- [課題一覧]:
• a. ピアノ曲紹介の文章で、「グローバー・ピアノ併用曲集・VOL.1」の発行元として挙げられているのはどこですか。
• b. エントリの先頭から「Time of clock at [202,344,644,768]: 10:46」を含む行までを、「clock」を「watch」に置き換えて更新し、それ以外は変えずにそれらの行だけを示してください。

- [本文抜粋]:
::::

両手で単旋律を受け渡すメロディ奏や、左手が同一音の連打、和音の保持でできている曲が中心です。
以下、おすすめ曲をご紹介。
塔の鐘原題"Pagoda Bells"。東洋的な雰囲気のエキゾチックな曲。
ペダルを踏み続けて弦を開放することで、音に広がりとボリュームがでます。テンポもゆっくりなので弾きやすいはず。
スクエア・ダンス原題"Swing Your Partner"。4拍子の楽しそうな舞曲で、元気な曲が好きな子に向いています。
左右の親指が交差する箇所あり。スタッカートの練習にもなります。
スイレン原題"Water Lilies"。印象派的なオシャレな曲。これもペダル必須です。
インディアンの雨乞いダンス原題"Indian Rain Dance"。先住民族の勇ましい舞曲です。「強いアクセントをつけて」と指示あり。
小さな羊飼い別ブログ「鍵盤の旅人」内の以下の記事で解説しました。
【ピアノ発表会】男の子におすすめ!入門レベル曲10選|幼児〜小学校低学年向き
グローバー・ピアノ併用曲集Vol.1
- 曲集名:グローバー・ピアノ併用曲集・VOL.1
- 作曲者:デイビッド・グローバー(David Carr Glover,1925-1988)、他
- 発行:東亜音楽社
- 頁数:32頁
古典となったアメリカの子ども用ピアノ教本。
「穴の開いたバケツ」「ポリ・ウォリ・ドゥードル」などのアメリカ民謡のほか、グローバーのオリジナル曲などが収められています。
複雑な音使いなどのないシンプルな曲目が多く(練習が浅い生徒にも)安心して曲出しできるのが嬉しいところ。σ(^_^;)
きらめきテンポ速めの楽しい曲。左手でメロディを担当する箇所もあり、このレベルの学習者の良い練習になります。

::::

- [課題用データ]:
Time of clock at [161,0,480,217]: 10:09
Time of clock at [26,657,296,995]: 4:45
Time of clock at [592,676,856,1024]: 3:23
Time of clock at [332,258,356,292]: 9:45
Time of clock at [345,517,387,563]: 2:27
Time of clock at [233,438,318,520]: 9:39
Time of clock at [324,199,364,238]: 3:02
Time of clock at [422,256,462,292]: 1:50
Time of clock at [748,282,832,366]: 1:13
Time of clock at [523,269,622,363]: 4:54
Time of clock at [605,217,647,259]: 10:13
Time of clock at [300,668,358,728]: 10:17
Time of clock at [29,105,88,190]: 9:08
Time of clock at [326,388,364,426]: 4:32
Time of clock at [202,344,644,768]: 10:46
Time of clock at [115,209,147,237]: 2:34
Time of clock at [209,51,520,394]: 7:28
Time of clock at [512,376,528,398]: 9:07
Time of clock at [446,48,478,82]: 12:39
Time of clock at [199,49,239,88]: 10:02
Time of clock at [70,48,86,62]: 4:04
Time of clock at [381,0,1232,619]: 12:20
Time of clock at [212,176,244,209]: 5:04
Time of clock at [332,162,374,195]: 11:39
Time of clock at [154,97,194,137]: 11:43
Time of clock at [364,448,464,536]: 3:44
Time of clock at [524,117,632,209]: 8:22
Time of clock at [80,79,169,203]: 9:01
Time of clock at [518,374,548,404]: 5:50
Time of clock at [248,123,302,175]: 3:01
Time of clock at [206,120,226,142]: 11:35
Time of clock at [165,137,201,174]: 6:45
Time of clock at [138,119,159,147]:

::::

- [解答]:
• a. 東亜音楽社

• b.
Time of watch at [161,0,480,217]: 10:09
Time of watch at [26,657,296,995]: 4:45
Time of watch at [592,676,856,1024]: 3:23
Time of watch at [332,258,356,292]: 9:45
Time of watch at [345,517,387,563]: 2:27
Time of watch at [233,438,318,520]: 9:39
Time of watch at [324,199,364,238]: 3:02
Time of watch at [422,256,462,292]: 1:50
Time of watch at [748,282,832,366]: 1:13
Time of watch at [523,269,622,363]: 4:54
Time of watch at [605,217,647,259]: 10:13
Time of watch at [300,668,358,728]: 10:17
Time of watch at [29,105,88,190]: 9:08
Time of watch at [326,388,364,426]: 4:32
Time of watch at [202,344,644,768]: 10:46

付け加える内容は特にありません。